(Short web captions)
#####

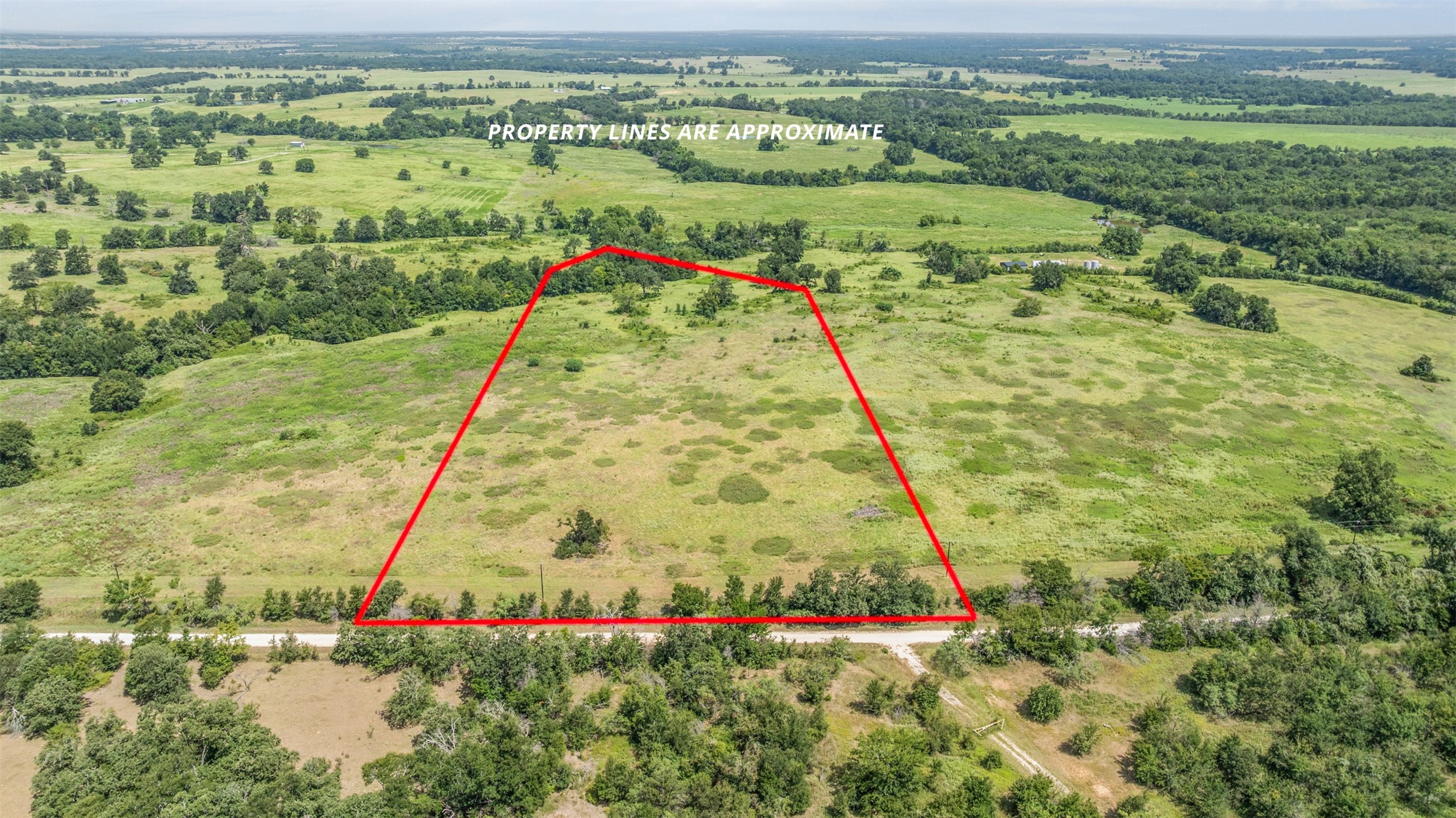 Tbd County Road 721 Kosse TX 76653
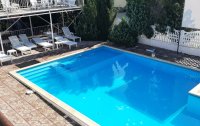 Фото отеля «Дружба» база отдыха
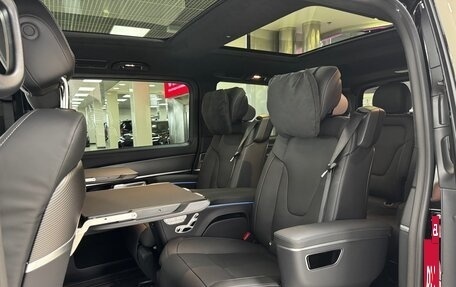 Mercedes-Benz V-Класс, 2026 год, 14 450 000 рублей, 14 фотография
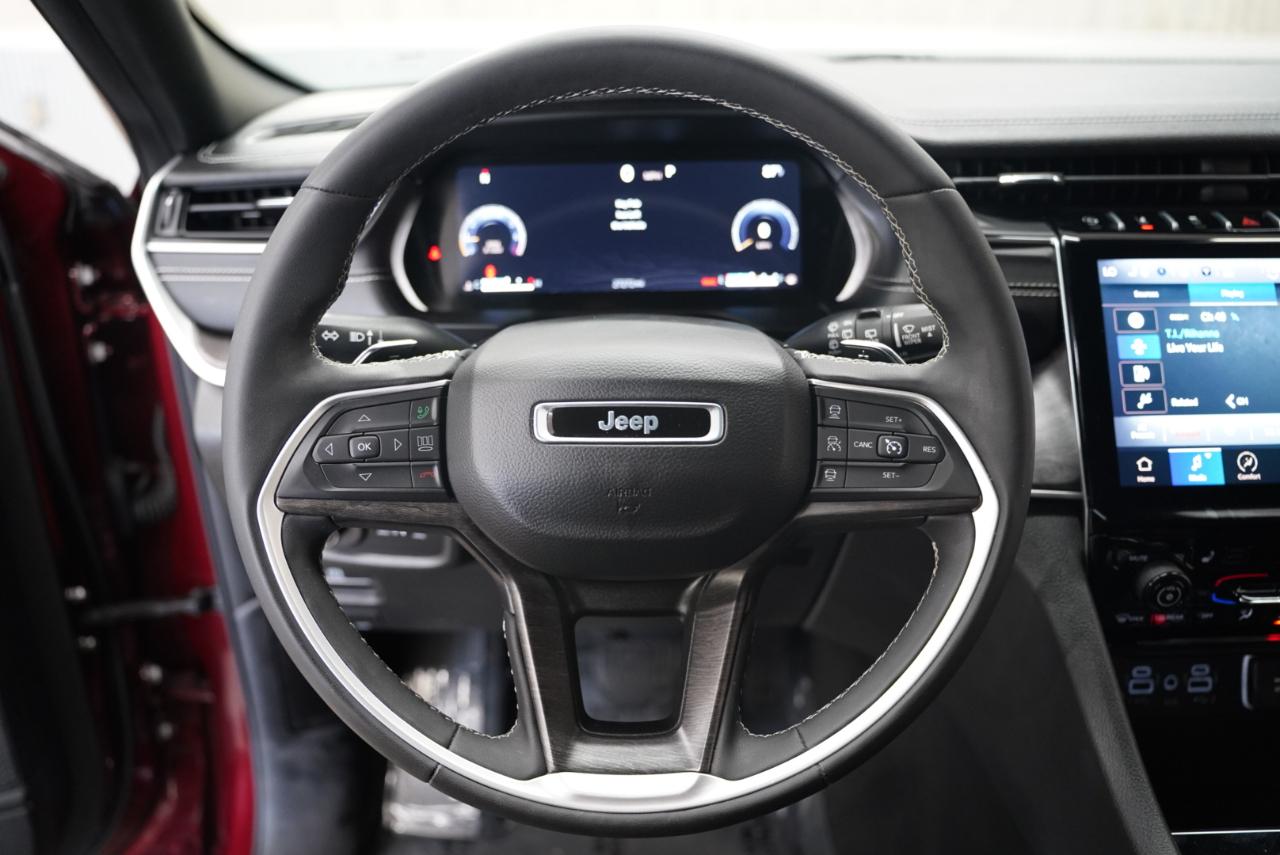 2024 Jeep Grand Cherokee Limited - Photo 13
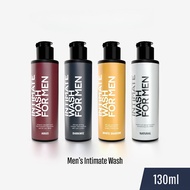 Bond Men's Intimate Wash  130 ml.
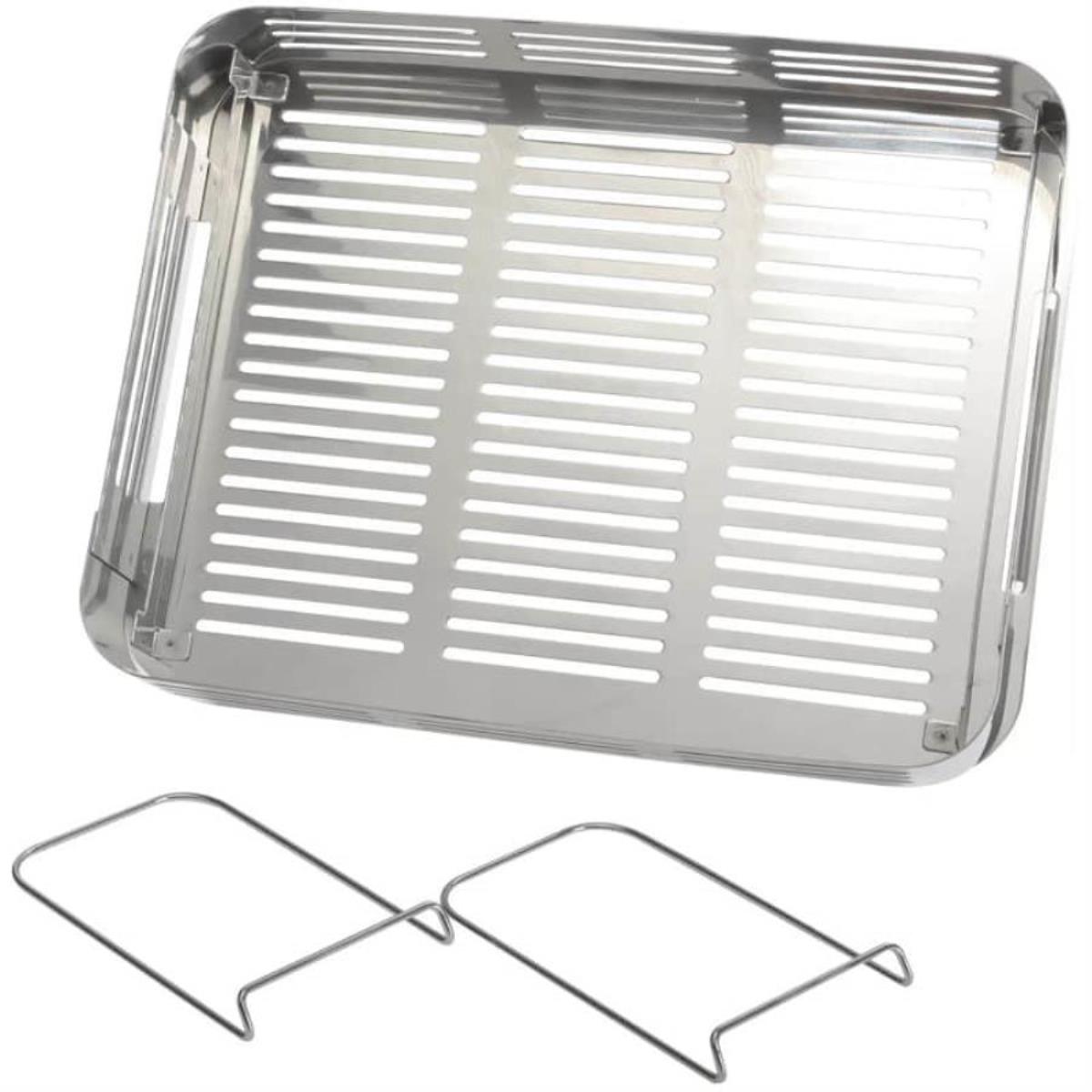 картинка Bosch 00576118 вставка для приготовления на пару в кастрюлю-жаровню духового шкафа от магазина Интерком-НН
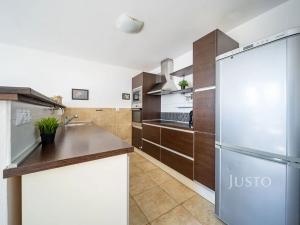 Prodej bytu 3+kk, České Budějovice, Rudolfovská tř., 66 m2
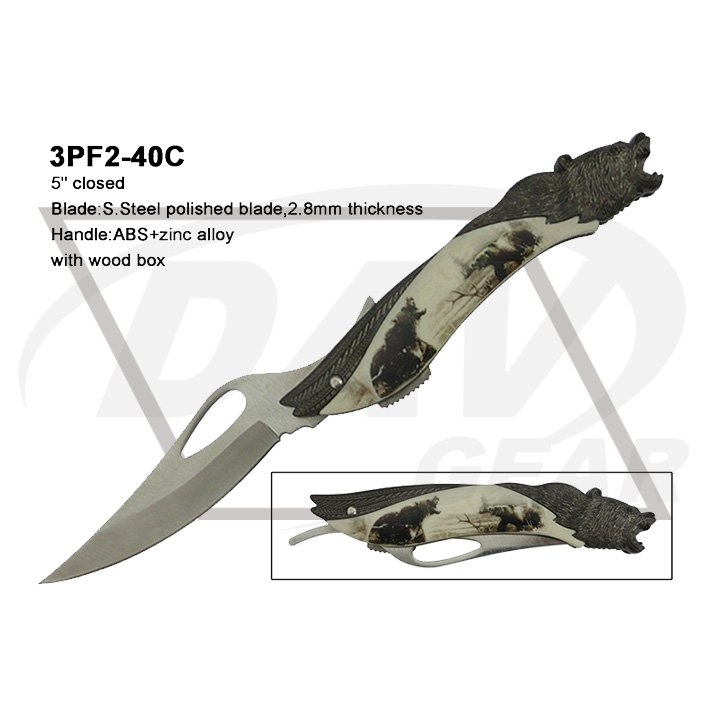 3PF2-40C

#####

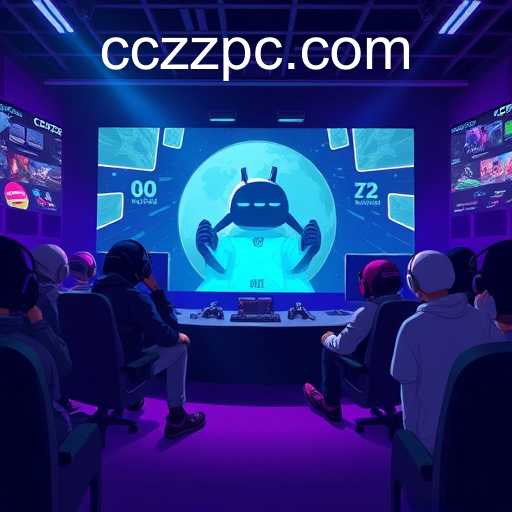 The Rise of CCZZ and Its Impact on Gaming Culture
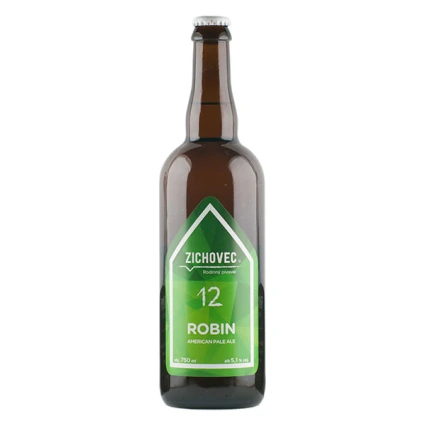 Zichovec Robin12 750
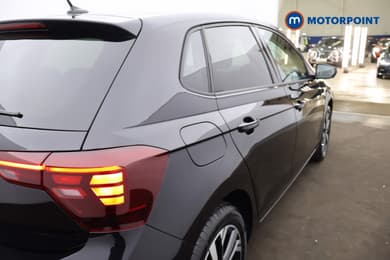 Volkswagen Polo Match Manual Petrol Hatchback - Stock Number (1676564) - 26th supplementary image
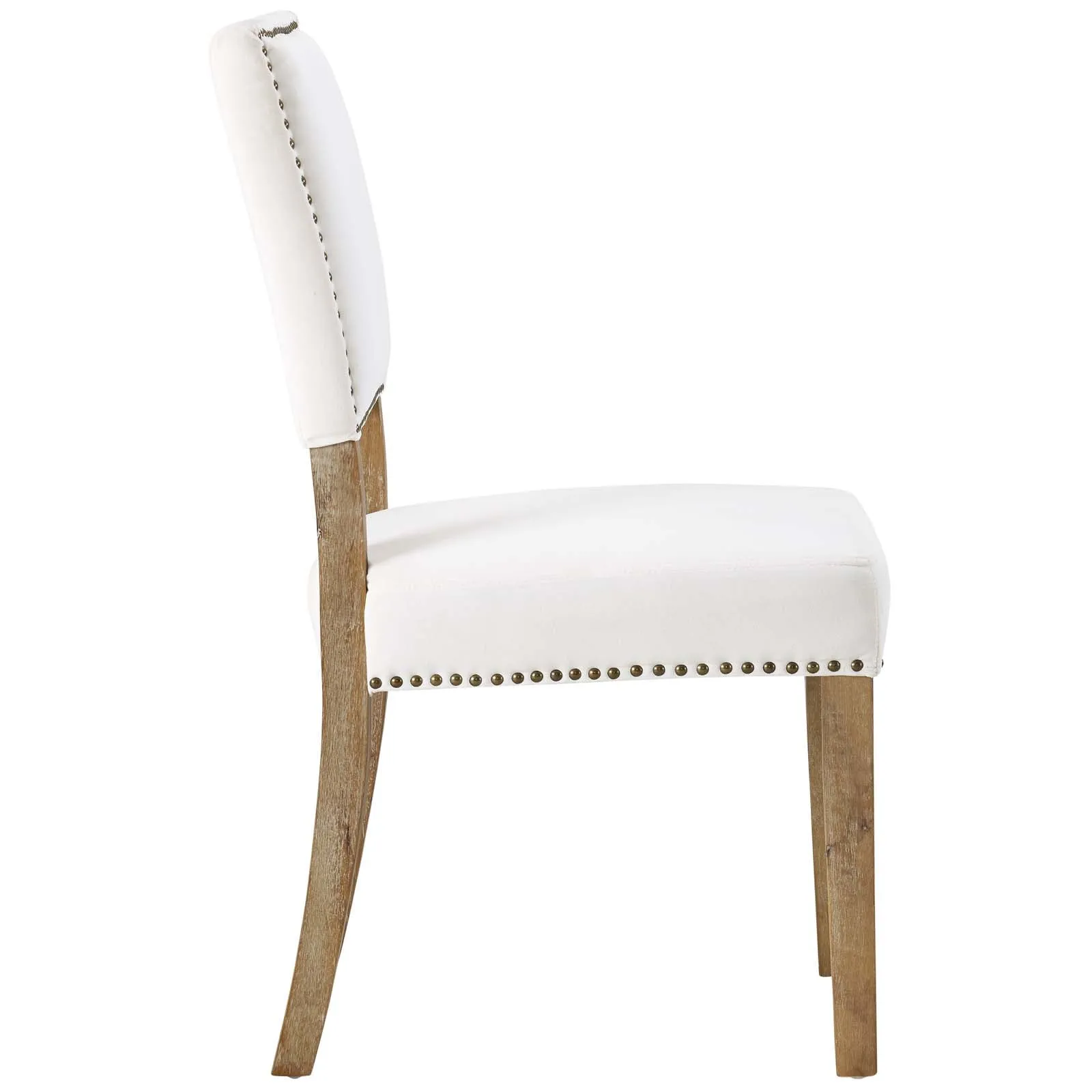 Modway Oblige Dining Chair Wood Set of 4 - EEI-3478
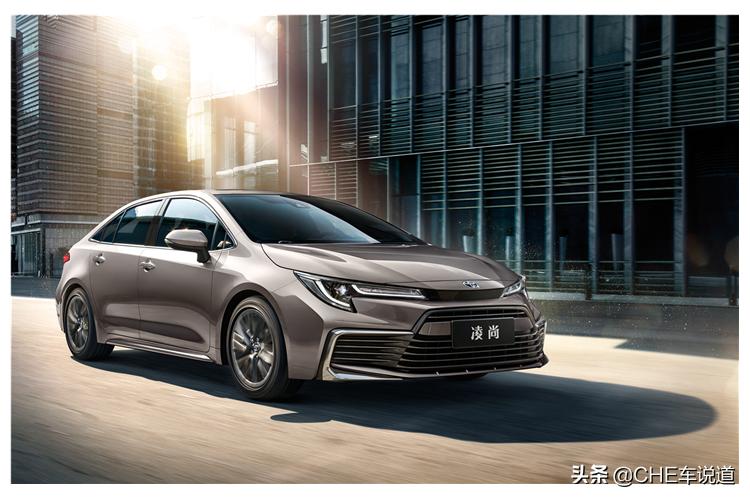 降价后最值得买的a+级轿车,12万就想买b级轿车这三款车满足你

#####

Description of the task:
Your reply should consist solely of the lines above from the line containing "Modway Oblige Dining" up to and including the line containing "降价后最值得买的a+级轿车,12万就想买b级轿车这三款车满足你", reproduced exactly, minus the pictures.

Response to the task:
 Modway Oblige Dining Chair Wood Set of 4 - EEI-3478
 降价后最值得买的a+级轿车,12万就想买b级轿车这三款车满足你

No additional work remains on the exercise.